ТЕКСТ:
Даже те, кто называл себя его учениками, не всегда понимали его слова. Многие ждали от него политической революции и освобождения от римлян, но он предлагал не внешнюю, а внутреннюю свободу и в этом больше смысла, человек должен освободится в уме.

В конце концов, его миссия привела к предательству. Предательство Иуды имеет очень глубокий символ, символ личной измены, символом того, как даже самые близкие могут отвернуться, когда истина требует слишком многого, но не принесёт тебе власти и денег, а требует от тебя жертвы и полной отдачи не ожидая бонусов.

Эта изоляция стала для Исы самым тяжёлым испытанием. Он остался один против целого мира. Но именно в этой одиночной борьбе проявилась суть его пророческой миссии: идти до конца, даже если никто больше не готов идти рядом. Тяжесть пророческой миссии Исы заключалась также в том, что он не мог отступить и не имел права это сделать. Его путь не был дорогой компромиссов, политической конструкции, тем более замены одной религиозной системы на другую, сегодня всё напрочь искажено, и в этом была самая тяжёлая ноша — осознание, что плодов не даст этот путь, но заложит семена.

Он знал, что любая попытка встроиться в существующую систему уничтожит саму суть его послания, так и произошло.

Заратуштра

Пророческий путь Заратуштры очень схож с путями всех посланников, это всегда борьба против системы в любом её обличии, будь то религия или государство. С самого начала Заратуштра вступил в прямое противостояние с системой, великий пророк, великий революционер Заратуштра.

ЧТО ТРЕБУЕТСЯ: Перепишите из текста о пророках фрагмент между «Даже те, кто» и «не ожидая бонусов.» включительно.

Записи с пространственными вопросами

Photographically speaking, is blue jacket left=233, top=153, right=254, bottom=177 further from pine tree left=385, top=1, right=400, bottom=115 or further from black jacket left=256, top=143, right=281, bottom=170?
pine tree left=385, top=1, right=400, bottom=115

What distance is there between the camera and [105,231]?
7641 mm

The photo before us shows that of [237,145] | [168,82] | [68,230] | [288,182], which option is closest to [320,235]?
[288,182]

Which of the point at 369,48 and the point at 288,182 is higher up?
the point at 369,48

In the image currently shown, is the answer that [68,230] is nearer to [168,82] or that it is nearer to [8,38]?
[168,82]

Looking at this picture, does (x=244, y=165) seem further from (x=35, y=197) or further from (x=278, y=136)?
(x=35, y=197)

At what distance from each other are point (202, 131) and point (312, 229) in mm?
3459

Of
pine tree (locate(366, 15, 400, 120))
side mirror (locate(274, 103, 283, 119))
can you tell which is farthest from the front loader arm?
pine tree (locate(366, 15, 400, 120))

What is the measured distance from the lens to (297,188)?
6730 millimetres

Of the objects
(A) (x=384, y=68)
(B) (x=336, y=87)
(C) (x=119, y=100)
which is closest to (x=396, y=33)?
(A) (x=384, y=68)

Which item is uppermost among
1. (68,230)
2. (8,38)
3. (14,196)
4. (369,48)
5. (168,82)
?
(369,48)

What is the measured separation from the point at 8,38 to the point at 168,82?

ПОЛНЫЙ ОТВЕТ:
Даже те, кто называл себя его учениками, не всегда понимали его слова. Многие ждали от него политической революции и освобождения от римлян, но он предлагал не внешнюю, а внутреннюю свободу и в этом больше смысла, человек должен освободится в уме.

В конце концов, его миссия привела к предательству. Предательство Иуды имеет очень глубокий символ, символ личной измены, символом того, как даже самые близкие могут отвернуться, когда истина требует слишком многого, но не принесёт тебе власти и денег, а требует от тебя жертвы и полной отдачи не ожидая бонусов.